For the Mojahed woman, the veil was no law—it was revolution; a cry from within, an utterance of woman in a realm that had made her body a field of domination. In a world where even the most enlightened men sought to frame woman in the portrait of beauty, she wrested the gaze from the body and fixed it upon the will. Her veil was neither the black shroud of submission nor a prop for the feast of Hazrat Abbas.[ii] Not for concealment, but for presence.

Against the woman who sought her freedom in others’ eyes, and the one who found her faith in blind obedience, the Mojahed woman carved a third path—one where faith and freedom stood shoulder to shoulder. The backward hid woman in the chador; the faux-modern displayed her in the shop window. Both craved the same: a woman stripped of choice. In their squabble over “choice,” there was no room for true volition. And the Mojahed woman stood firm between these twin deceptions. Her veil flew as the flag of war against both camps.

## Try it:
Rewrite the passage on the Mojahed woman, starting with "For the Mojahed" and going on through "but for presence.", putting "head covering" wherever "veil" appears. The material that follows comes from a separate source.

## Data for review:
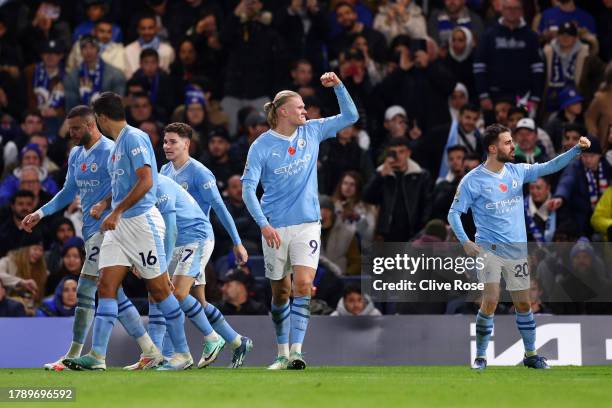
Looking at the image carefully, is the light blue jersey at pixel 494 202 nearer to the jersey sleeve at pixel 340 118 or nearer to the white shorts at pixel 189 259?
the jersey sleeve at pixel 340 118

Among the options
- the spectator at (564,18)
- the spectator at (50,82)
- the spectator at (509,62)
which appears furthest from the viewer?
the spectator at (50,82)

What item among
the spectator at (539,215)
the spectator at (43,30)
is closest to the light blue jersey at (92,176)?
the spectator at (539,215)

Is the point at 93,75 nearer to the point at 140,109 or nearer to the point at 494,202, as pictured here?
the point at 140,109

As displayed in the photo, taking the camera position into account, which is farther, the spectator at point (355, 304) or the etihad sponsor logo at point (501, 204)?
the spectator at point (355, 304)

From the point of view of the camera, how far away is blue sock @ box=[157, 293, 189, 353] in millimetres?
12078

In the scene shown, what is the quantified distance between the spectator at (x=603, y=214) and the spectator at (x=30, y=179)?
7.45m

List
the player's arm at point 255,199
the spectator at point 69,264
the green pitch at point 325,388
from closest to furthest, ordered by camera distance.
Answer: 1. the green pitch at point 325,388
2. the player's arm at point 255,199
3. the spectator at point 69,264

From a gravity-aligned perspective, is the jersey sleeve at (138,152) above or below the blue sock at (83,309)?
above

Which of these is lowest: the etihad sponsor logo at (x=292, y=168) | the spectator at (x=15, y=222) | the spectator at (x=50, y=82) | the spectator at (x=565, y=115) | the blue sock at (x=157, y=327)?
the blue sock at (x=157, y=327)

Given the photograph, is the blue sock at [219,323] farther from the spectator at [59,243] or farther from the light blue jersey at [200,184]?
the spectator at [59,243]

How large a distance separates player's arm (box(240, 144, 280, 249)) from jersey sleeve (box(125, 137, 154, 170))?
3.77 feet

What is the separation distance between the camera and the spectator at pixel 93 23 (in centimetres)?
2122

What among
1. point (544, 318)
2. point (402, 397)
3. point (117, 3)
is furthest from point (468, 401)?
point (117, 3)

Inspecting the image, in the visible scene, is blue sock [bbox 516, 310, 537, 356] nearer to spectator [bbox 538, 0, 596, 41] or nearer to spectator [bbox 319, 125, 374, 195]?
spectator [bbox 319, 125, 374, 195]
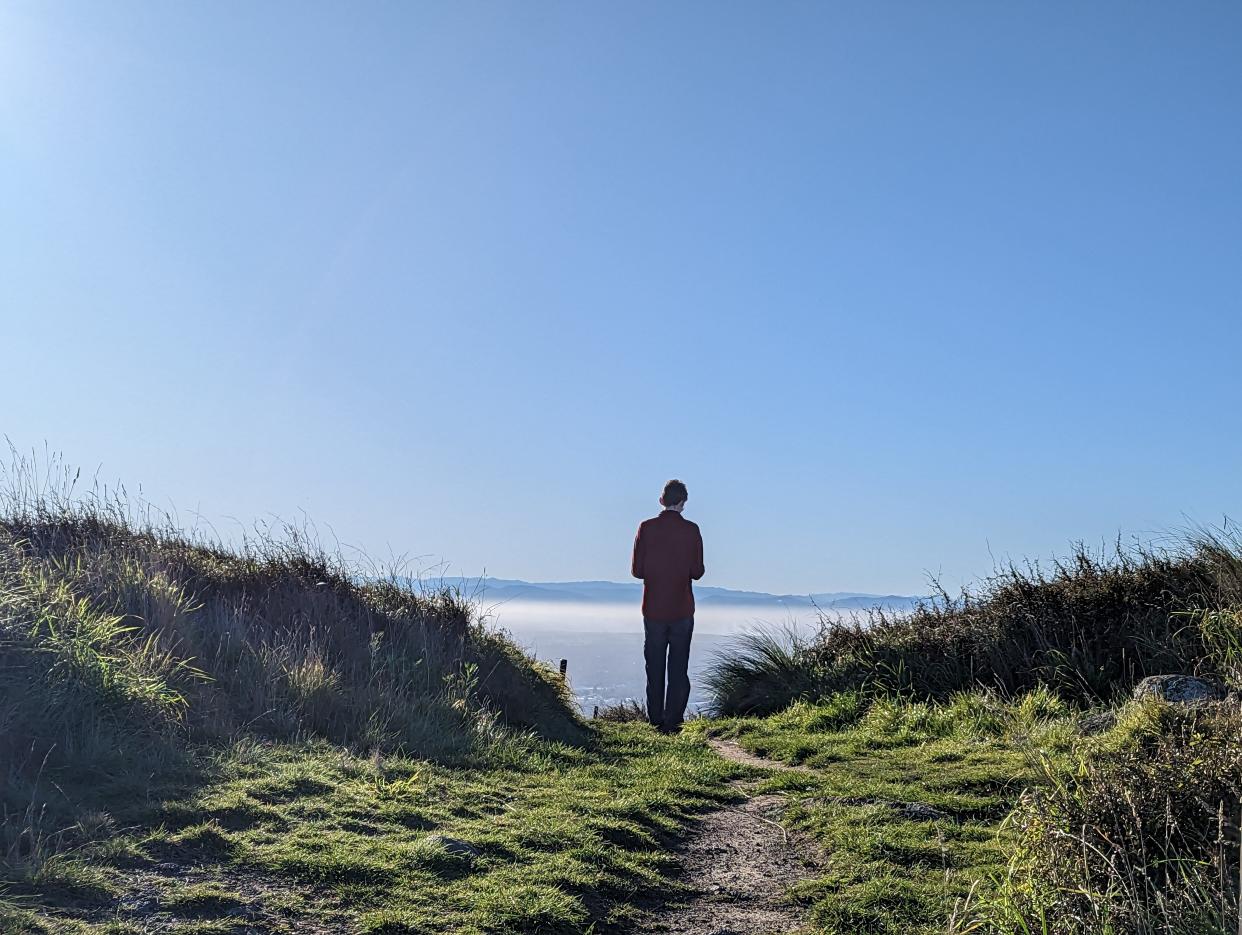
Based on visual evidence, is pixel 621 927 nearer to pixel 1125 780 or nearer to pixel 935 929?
pixel 935 929

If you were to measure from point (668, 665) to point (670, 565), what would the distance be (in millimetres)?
1288

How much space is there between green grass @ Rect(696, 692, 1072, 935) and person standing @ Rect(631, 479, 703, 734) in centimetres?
89

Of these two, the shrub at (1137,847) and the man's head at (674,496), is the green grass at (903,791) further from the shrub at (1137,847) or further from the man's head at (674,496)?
the man's head at (674,496)

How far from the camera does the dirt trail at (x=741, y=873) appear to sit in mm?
4965

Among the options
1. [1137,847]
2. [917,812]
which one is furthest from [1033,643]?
[1137,847]

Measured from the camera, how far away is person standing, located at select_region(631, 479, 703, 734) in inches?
458

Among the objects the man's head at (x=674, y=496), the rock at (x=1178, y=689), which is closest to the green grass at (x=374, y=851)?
the rock at (x=1178, y=689)

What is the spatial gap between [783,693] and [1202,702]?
665cm

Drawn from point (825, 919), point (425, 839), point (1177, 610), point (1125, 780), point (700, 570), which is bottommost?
point (825, 919)

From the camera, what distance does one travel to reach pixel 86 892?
448 cm

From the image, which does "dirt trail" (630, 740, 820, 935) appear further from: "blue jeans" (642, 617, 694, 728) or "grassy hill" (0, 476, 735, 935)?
"blue jeans" (642, 617, 694, 728)

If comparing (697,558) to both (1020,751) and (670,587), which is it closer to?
(670,587)

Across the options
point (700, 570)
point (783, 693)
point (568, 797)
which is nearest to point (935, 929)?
point (568, 797)

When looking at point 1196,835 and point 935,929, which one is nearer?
point 1196,835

## Exercise answer:
For the Mojahed woman, the head covering was no law—it was revolution; a cry from within, an utterance of woman in a realm that had made her body a field of domination. In a world where even the most enlightened men sought to frame woman in the portrait of beauty, she wrested the gaze from the body and fixed it upon the will. Her head covering was neither the black shroud of submission nor a prop for the feast of Hazrat Abbas.[ii] Not for concealment, but for presence.